Would you write out every record that follows exactly, with the pictures left out?

-- MATERIAL PROVIDED --
+ + + + + + +
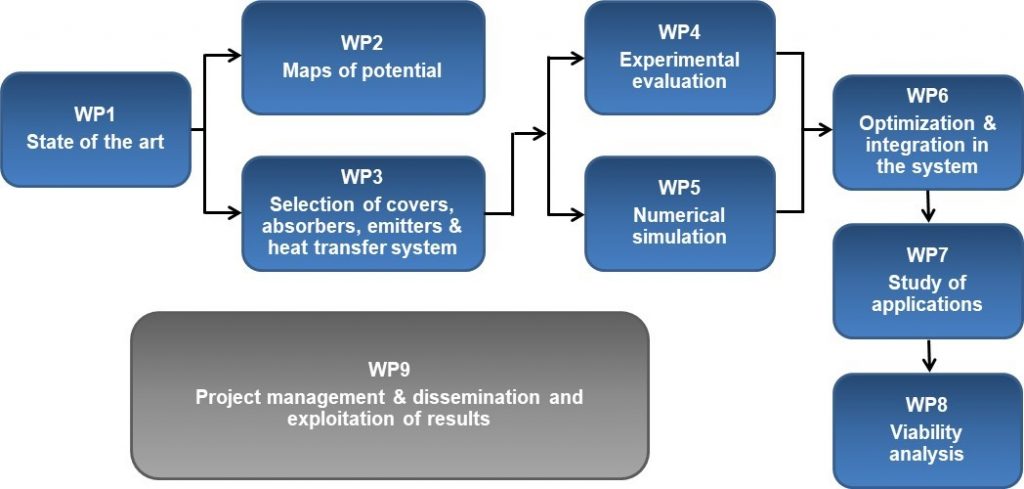 WP1
State of the art

WP2
Maps of potential

WP3
Selection of covers, absorbers, emitters & heat transfer system

WP4
Experimental evaluation

WP5
Numerical simulation

WP6
Optimization & integration in the system

WP7
Study of applications

WP8
Viability analysis

WP9
Project management & dissemination and exploitation of results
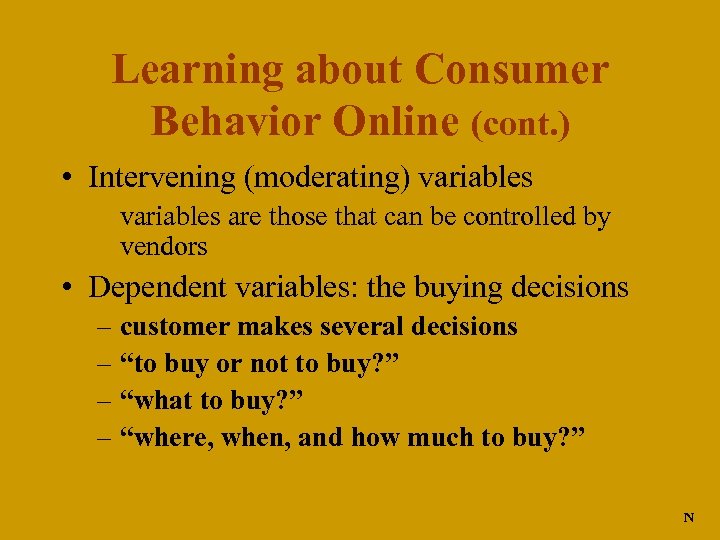 Learning about Consumer Behavior Online (cont.)

• Intervening (moderating) variables

variables are those that can be controlled by vendors

• Dependent variables: the buying decisions

– customer makes several decisions

– “to buy or not to buy?”

– “what to buy?”

– “where, when, and how much to buy?”

N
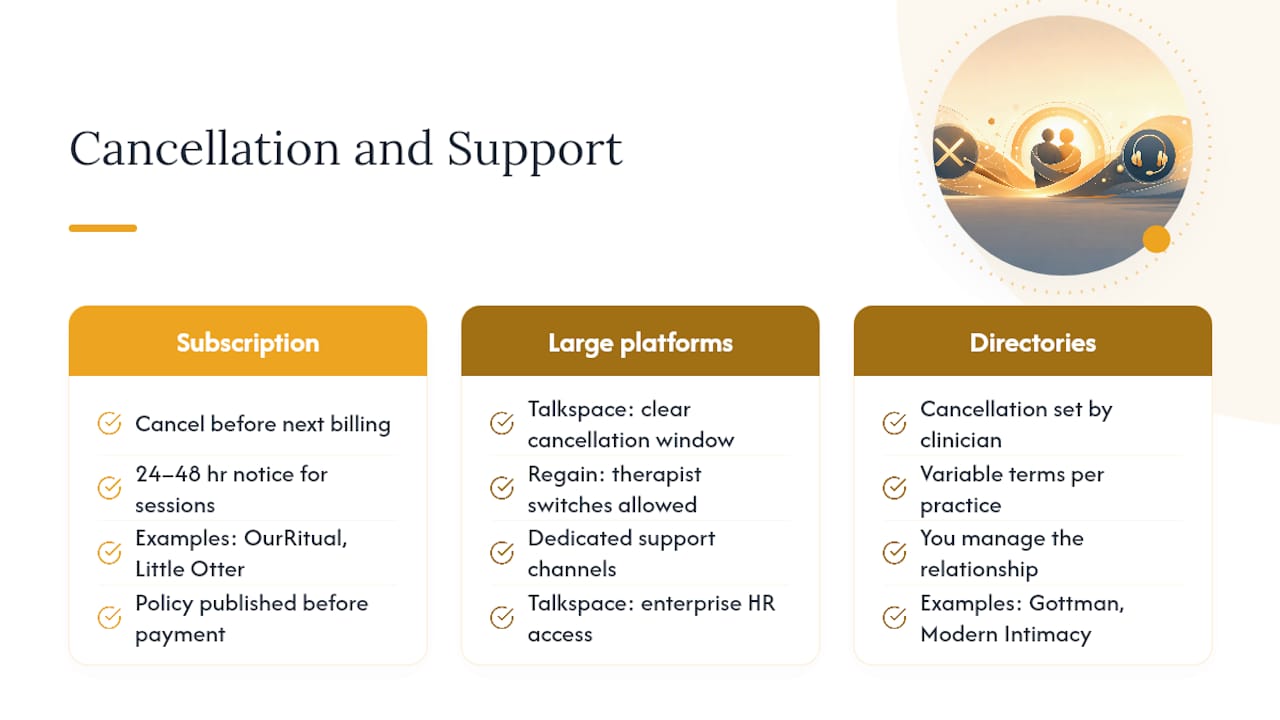 Cancellation and Support

Subscription

Cancel before next billing

24–48 hr notice for sessions

Examples: OurRitual, Little Otter

Policy published before payment

Large platforms

Talkspace: clear cancellation window

Regain: therapist switches allowed

Dedicated support channels

Talkspace: enterprise HR access

Directories

Cancellation set by clinician

Variable terms per practice

You manage the relationship

Examples: Gottman, Modern Intimacy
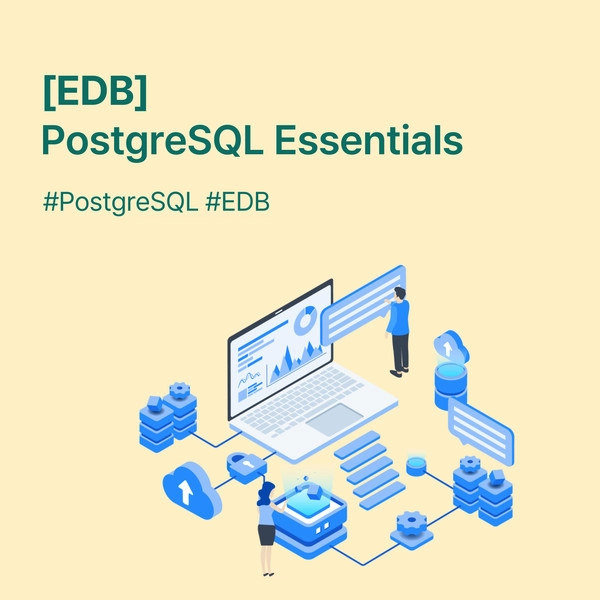 [EDB]
PostgreSQL Essentials

#PostgreSQL #EDB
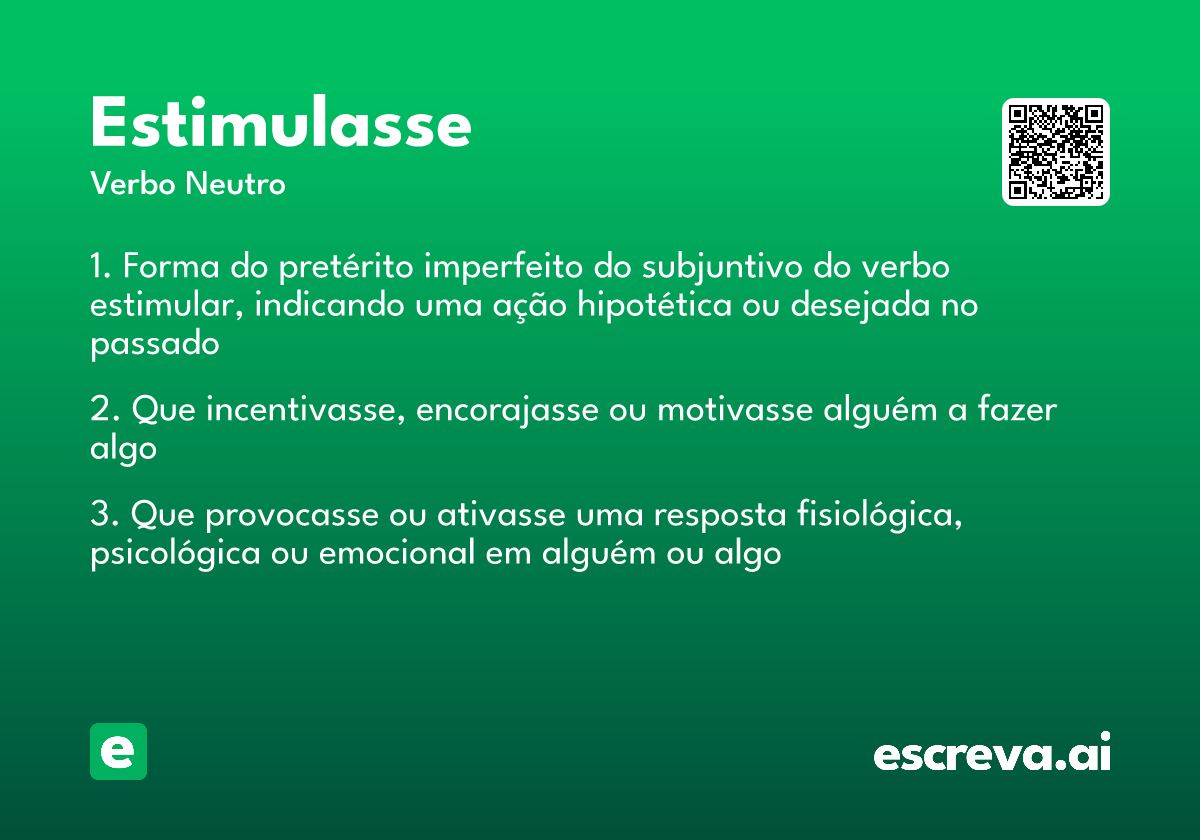 Estimulasse
Verbo Neutro

1. Forma do pretérito imperfeito do subjuntivo do verbo estimular, indicando uma ação hipotética ou desejada no passado

2. Que incentivasse, encorajasse ou motivasse alguém a fazer algo

3. Que provocasse ou ativasse uma resposta fisiológica, psicológica ou emocional em alguém ou algo

e

escreva.ai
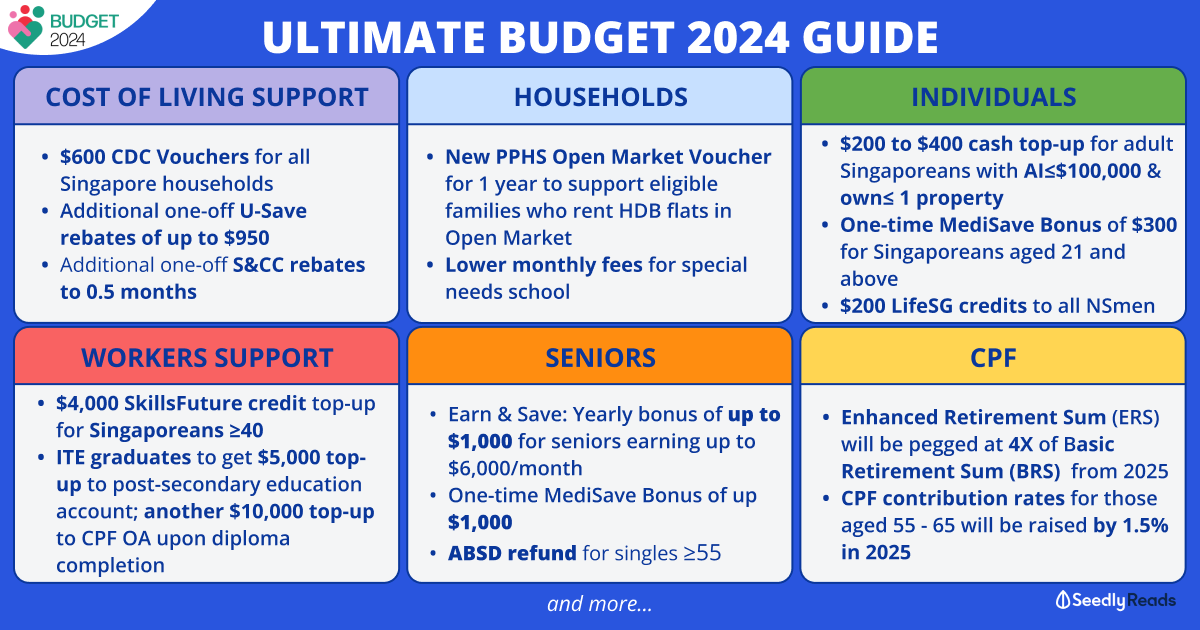 BUDGET 2024

ULTIMATE BUDGET 2024 GUIDE

COST OF LIVING SUPPORT

- $600 CDC Vouchers for all Singapore households
- Additional one-off U-Save rebates of up to $950
- Additional one-off S&CC rebates to 0.5 months

HOUSEHOLDS

- New PPHS Open Market Voucher for 1 year to support eligible families who rent HDB flats in Open Market
- Lower monthly fees for special needs school

INDIVIDUALS

- $200 to $400 cash top-up for adult Singaporeans with AI≤$100,000 & own≤ 1 property
- One-time MediSave Bonus of $300 for Singaporeans aged 21 and above
- $200 LifeSG credits to all NSmen

WORKERS SUPPORT

- $4,000 SkillsFuture credit top-up for Singaporeans ≥40
- ITE graduates to get $5,000 top-up to post-secondary education account; another $10,000 top-up to CPF OA upon diploma completion

SENIORS

- Earn & Save: Yearly bonus of up to $1,000 for seniors earning up to $6,000/month
- One-time MediSave Bonus of up $1,000
- ABSD refund for singles ≥55

CPF

- Enhanced Retirement Sum (ERS) will be pegged at 4X of Basic Retirement Sum (BRS) from 2025
- CPF contribution rates for those aged 55 - 65 will be raised by 1.5% in 2025

and more...

Seedly Reads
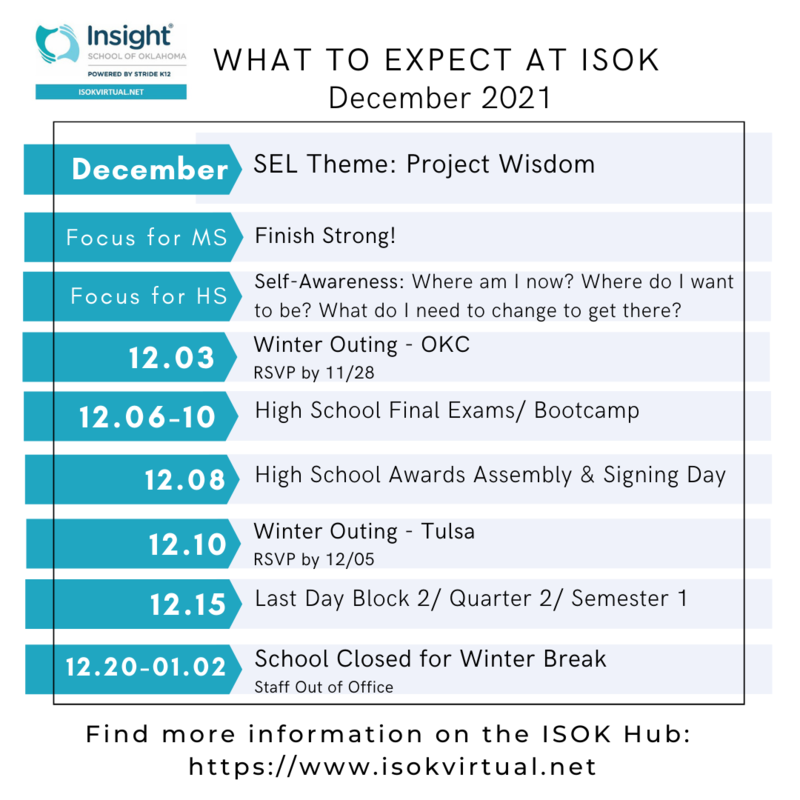 Insight®
SCHOOL OF OKLAHOMA
POWERED BY STRIDE K12
ISOKVIRTUAL.NET

WHAT TO EXPECT AT ISOK
December 2021

December SEL Theme: Project Wisdom

Focus for MS Finish Strong!

Focus for HS Self-Awareness: Where am I now? Where do I want to be? What do I need to change to get there?

12.03 Winter Outing - OKC
RSVP by 11/28

12.06-10 High School Final Exams/ Bootcamp

12.08 High School Awards Assembly & Signing Day

12.10 Winter Outing - Tulsa
RSVP by 12/05

12.15 Last Day Block 2/ Quarter 2/ Semester 1

12.20-01.02 School Closed for Winter Break
Staff Out of Office

Find more information on the ISOK Hub:
https://www.isokvirtual.net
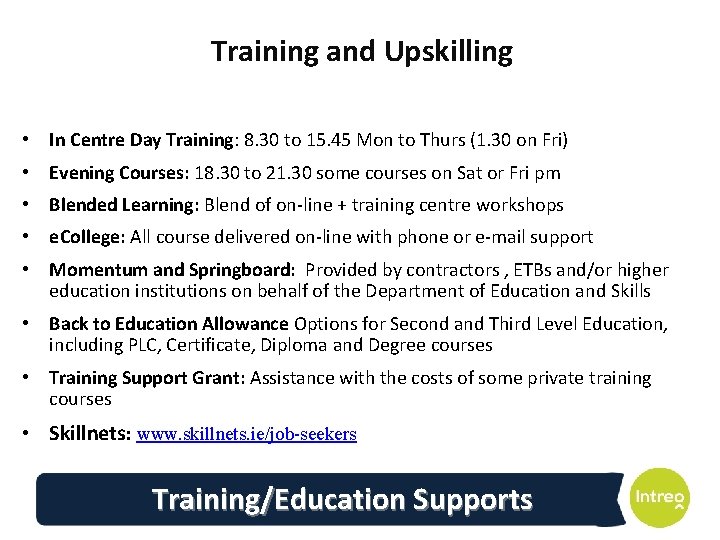 Training and Upskilling

• In Centre Day Training: 8.30 to 15.45 Mon to Thurs (1.30 on Fri)
• Evening Courses: 18.30 to 21.30 some courses on Sat or Fri pm
• Blended Learning: Blend of on-line + training centre workshops
• eCollege: All course delivered on-line with phone or e-mail support
• Momentum and Springboard: Provided by contractors , ETBs and/or higher education institutions on behalf of the Department of Education and Skills
• Back to Education Allowance Options for Second and Third Level Education, including PLC, Certificate, Diploma and Degree courses
• Training Support Grant: Assistance with the costs of some private training courses
• Skillnets: www.skillnets.ie/job-seekers

Training/Education Supports

Intreo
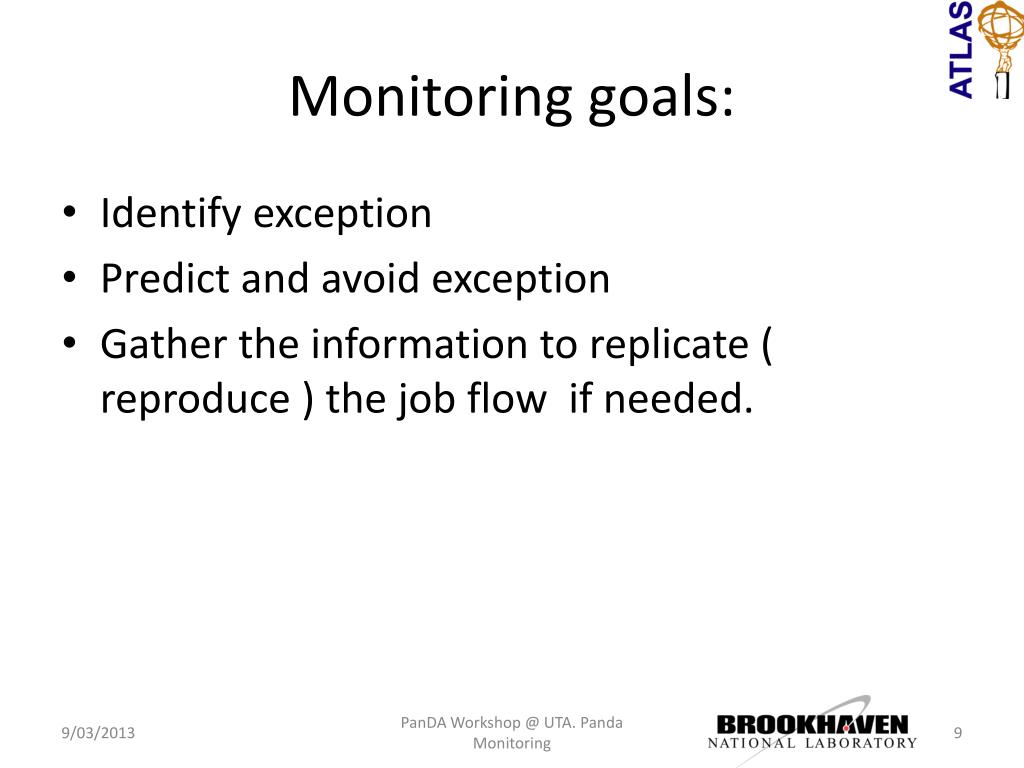 ATLAS

Monitoring goals:

• Identify exception
• Predict and avoid exception
• Gather the information to replicate ( reproduce ) the job flow if needed.

9/03/2013

PanDA Workshop @ UTA. Panda Monitoring

BROOKHAVEN
NATIONAL LABORATORY

9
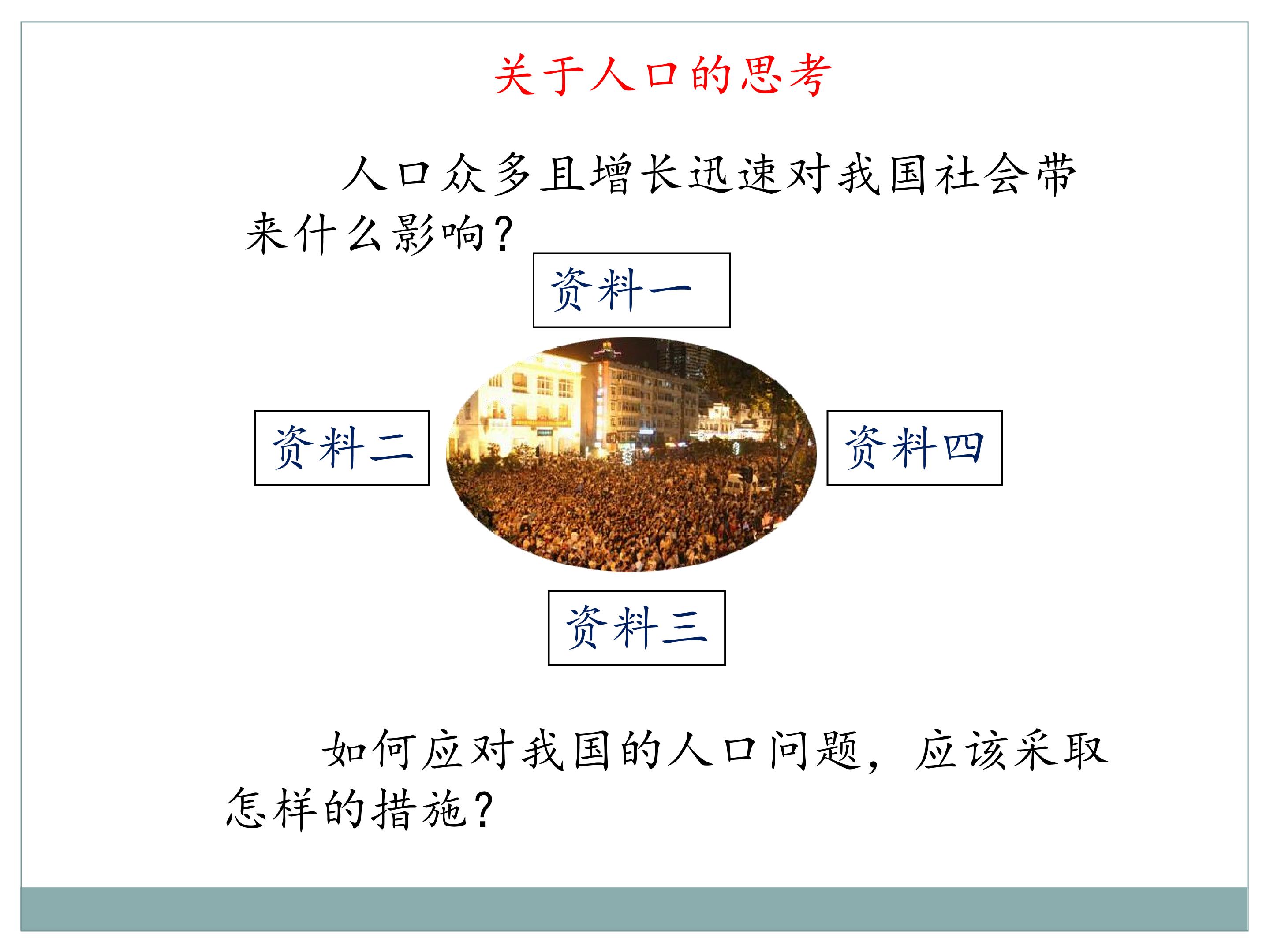 关于人口的思考

人口众多且增长迅速对我国社会带来什么影响？

资料一

资料二

资料四

资料三

如何应对我国的人口问题，应该采取怎样的措施？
+ + + + + + +
-- COMPLETED EXERCISE --
 WP1
State of the art

WP2
Maps of potential

WP3
Selection of covers, absorbers, emitters & heat transfer system

WP4
Experimental evaluation

WP5
Numerical simulation

WP6
Optimization & integration in the system

WP7
Study of applications

WP8
Viability analysis

WP9
Project management & dissemination and exploitation of results
 Learning about Consumer Behavior Online (cont.)

• Intervening (moderating) variables

variables are those that can be controlled by vendors

• Dependent variables: the buying decisions

– customer makes several decisions

– “to buy or not to buy?”

– “what to buy?”

– “where, when, and how much to buy?”

N
 Cancellation and Support

Subscription

Cancel before next billing

24–48 hr notice for sessions

Examples: OurRitual, Little Otter

Policy published before payment

Large platforms

Talkspace: clear cancellation window

Regain: therapist switches allowed

Dedicated support channels

Talkspace: enterprise HR access

Directories

Cancellation set by clinician

Variable terms per practice

You manage the relationship

Examples: Gottman, Modern Intimacy
 [EDB]
PostgreSQL Essentials

#PostgreSQL #EDB
 Estimulasse
Verbo Neutro

1. Forma do pretérito imperfeito do subjuntivo do verbo estimular, indicando uma ação hipotética ou desejada no passado

2. Que incentivasse, encorajasse ou motivasse alguém a fazer algo

3. Que provocasse ou ativasse uma resposta fisiológica, psicológica ou emocional em alguém ou algo

e

escreva.ai
 BUDGET 2024

ULTIMATE BUDGET 2024 GUIDE

COST OF LIVING SUPPORT

- $600 CDC Vouchers for all Singapore households
- Additional one-off U-Save rebates of up to $950
- Additional one-off S&CC rebates to 0.5 months

HOUSEHOLDS

- New PPHS Open Market Voucher for 1 year to support eligible families who rent HDB flats in Open Market
- Lower monthly fees for special needs school

INDIVIDUALS

- $200 to $400 cash top-up for adult Singaporeans with AI≤$100,000 & own≤ 1 property
- One-time MediSave Bonus of $300 for Singaporeans aged 21 and above
- $200 LifeSG credits to all NSmen

WORKERS SUPPORT

- $4,000 SkillsFuture credit top-up for Singaporeans ≥40
- ITE graduates to get $5,000 top-up to post-secondary education account; another $10,000 top-up to CPF OA upon diploma completion

SENIORS

- Earn & Save: Yearly bonus of up to $1,000 for seniors earning up to $6,000/month
- One-time MediSave Bonus of up $1,000
- ABSD refund for singles ≥55

CPF

- Enhanced Retirement Sum (ERS) will be pegged at 4X of Basic Retirement Sum (BRS) from 2025
- CPF contribution rates for those aged 55 - 65 will be raised by 1.5% in 2025

and more...

Seedly Reads
 Insight®
SCHOOL OF OKLAHOMA
POWERED BY STRIDE K12
ISOKVIRTUAL.NET

WHAT TO EXPECT AT ISOK
December 2021

December SEL Theme: Project Wisdom

Focus for MS Finish Strong!

Focus for HS Self-Awareness: Where am I now? Where do I want to be? What do I need to change to get there?

12.03 Winter Outing - OKC
RSVP by 11/28

12.06-10 High School Final Exams/ Bootcamp

12.08 High School Awards Assembly & Signing Day

12.10 Winter Outing - Tulsa
RSVP by 12/05

12.15 Last Day Block 2/ Quarter 2/ Semester 1

12.20-01.02 School Closed for Winter Break
Staff Out of Office

Find more information on the ISOK Hub:
https://www.isokvirtual.net
 Training and Upskilling

• In Centre Day Training: 8.30 to 15.45 Mon to Thurs (1.30 on Fri)
• Evening Courses: 18.30 to 21.30 some courses on Sat or Fri pm
• Blended Learning: Blend of on-line + training centre workshops
• eCollege: All course delivered on-line with phone or e-mail support
• Momentum and Springboard: Provided by contractors , ETBs and/or higher education institutions on behalf of the Department of Education and Skills
• Back to Education Allowance Options for Second and Third Level Education, including PLC, Certificate, Diploma and Degree courses
• Training Support Grant: Assistance with the costs of some private training courses
• Skillnets: www.skillnets.ie/job-seekers

Training/Education Supports

Intreo
 ATLAS

Monitoring goals:

• Identify exception
• Predict and avoid exception
• Gather the information to replicate ( reproduce ) the job flow if needed.

9/03/2013

PanDA Workshop @ UTA. Panda Monitoring

BROOKHAVEN
NATIONAL LABORATORY

9
 关于人口的思考

人口众多且增长迅速对我国社会带来什么影响？

资料一

资料二

资料四

资料三

如何应对我国的人口问题，应该采取怎样的措施？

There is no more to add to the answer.